Team:Warsaw/Models evaluation

From 2009.igem.org

Contents

Methods to evaluate the models correctness

Ramachandran plot

Ramachandran plot is a plausible way to depict dihedral angles phi against psi in the amino acids backbone residues in protein structure. Since these angles are mainly responsible for protein conformation the plot indirectly reveal the local geometry of a polypeptide chain. If the analysed structure has a large number residues having dihedral angles with unexpected values for both dihedral angles it suggest that the structure might be incorrect.

RMSD

One of the most widely accepted difference measures for conformations of a molecule is least root mean square deviation (RMSD). To calculate the RMSD of a pair of structures it is required for each structure to be represented as a 3N-length vector of coordinates. The RMSD is the square root of the average of the squared distances between corresponding atoms of both compared structures. It is a measure of the average atomic displacement between the two conformations.

TM-score

TM-score is a recently proposed scale for measuring the structural similarity between two structures . The purpose of proposing TM-score is to solve the problem of RMSD which is sensitive to the local error. Because RMSD is an average distance of all residue pairs in two structures, a local error (e.g. a misorientation of the tail) will arise a big RMSD value although the global topology is correct. In TM-score, however, the small distance is weighted stronger than the big distance which makes the score insensitive to the local modeling error.

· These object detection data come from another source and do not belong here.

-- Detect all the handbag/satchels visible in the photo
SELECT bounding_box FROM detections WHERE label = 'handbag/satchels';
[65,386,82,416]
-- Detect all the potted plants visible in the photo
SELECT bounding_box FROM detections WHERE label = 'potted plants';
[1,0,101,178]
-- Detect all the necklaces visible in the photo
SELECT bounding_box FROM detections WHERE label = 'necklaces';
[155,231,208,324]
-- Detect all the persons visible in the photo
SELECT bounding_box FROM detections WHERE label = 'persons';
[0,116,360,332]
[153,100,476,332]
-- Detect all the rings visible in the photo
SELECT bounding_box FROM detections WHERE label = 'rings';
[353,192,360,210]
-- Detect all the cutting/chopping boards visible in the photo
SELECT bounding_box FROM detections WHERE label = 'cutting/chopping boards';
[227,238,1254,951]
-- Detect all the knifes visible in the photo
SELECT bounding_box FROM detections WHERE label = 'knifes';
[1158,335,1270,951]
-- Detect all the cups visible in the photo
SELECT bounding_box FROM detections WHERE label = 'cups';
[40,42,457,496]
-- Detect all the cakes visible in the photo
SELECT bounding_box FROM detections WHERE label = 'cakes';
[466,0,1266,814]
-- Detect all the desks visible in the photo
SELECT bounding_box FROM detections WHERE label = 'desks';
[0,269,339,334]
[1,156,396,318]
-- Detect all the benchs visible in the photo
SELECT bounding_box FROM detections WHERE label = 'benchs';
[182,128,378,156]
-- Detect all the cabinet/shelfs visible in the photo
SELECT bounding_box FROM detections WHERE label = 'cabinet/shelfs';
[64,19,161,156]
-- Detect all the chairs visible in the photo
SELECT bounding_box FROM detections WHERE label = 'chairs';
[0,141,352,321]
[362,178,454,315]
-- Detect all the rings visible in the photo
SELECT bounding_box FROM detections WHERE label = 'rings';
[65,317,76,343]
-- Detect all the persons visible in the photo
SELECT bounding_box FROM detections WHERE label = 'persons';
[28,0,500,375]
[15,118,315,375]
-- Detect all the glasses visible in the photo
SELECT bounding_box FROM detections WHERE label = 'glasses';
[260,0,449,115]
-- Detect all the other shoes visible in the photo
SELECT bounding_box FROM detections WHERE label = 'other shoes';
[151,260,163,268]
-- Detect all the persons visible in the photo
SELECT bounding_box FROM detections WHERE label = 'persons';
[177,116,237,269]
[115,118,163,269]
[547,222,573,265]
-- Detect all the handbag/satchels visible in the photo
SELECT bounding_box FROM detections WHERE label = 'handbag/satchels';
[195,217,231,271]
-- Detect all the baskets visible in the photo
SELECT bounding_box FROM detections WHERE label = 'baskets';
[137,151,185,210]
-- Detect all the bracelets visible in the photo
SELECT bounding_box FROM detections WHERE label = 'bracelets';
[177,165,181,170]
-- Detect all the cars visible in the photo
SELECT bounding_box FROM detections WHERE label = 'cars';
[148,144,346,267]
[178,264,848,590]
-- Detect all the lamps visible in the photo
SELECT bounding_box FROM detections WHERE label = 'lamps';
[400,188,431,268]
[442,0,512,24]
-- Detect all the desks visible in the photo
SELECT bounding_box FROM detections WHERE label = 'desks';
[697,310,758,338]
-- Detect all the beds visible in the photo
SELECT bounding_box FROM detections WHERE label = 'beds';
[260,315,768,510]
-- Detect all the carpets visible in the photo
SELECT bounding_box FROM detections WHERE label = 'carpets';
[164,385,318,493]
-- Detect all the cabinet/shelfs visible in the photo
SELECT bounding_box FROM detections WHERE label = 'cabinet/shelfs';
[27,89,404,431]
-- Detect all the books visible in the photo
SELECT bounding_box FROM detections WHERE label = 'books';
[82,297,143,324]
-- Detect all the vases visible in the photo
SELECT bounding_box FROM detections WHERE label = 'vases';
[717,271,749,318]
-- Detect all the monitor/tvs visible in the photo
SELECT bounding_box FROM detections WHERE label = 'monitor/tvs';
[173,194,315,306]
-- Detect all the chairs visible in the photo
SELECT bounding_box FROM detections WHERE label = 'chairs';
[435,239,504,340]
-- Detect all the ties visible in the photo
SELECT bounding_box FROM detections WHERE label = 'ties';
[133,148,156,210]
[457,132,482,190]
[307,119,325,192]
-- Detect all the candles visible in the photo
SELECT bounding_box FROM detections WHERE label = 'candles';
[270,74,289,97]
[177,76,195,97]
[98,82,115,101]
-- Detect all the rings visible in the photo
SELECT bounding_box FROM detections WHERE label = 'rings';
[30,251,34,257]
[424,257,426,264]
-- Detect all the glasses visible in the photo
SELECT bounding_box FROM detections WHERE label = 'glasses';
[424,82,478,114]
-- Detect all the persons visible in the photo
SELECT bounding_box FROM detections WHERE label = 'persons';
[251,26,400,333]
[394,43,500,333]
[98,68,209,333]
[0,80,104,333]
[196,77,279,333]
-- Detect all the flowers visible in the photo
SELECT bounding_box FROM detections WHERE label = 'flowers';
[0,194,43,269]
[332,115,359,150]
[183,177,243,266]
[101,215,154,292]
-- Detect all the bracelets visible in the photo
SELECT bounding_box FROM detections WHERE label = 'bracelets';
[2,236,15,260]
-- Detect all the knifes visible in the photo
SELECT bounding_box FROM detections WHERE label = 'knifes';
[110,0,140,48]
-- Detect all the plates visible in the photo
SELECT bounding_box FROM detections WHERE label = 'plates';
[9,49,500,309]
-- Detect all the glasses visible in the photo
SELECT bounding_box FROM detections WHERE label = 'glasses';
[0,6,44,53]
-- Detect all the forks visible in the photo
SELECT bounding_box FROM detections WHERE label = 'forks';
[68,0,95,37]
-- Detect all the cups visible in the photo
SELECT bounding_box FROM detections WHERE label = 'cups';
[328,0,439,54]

The value of TM score is in the range of [0,1] and a TM-score >0.5 indicates a model of correct topology and a TM-score < 0.17 means only a random similarity. These cutoff does not depends on the protein length.

C-score

C-score is a confidence score for estimating the quality of predicted models by I-TASSER server. It is calculated based on the significance of threading template alignments and the convergence parameters of the structure assembly simulations. C-score is typically in the range of [-5,2], where a C-score of higher value signifies a model with a high confidence and vice-versa. In a benchmark test set of 500 non-homologous proteins, it has been found that C-score is highly correlated with TM-score and RMSD.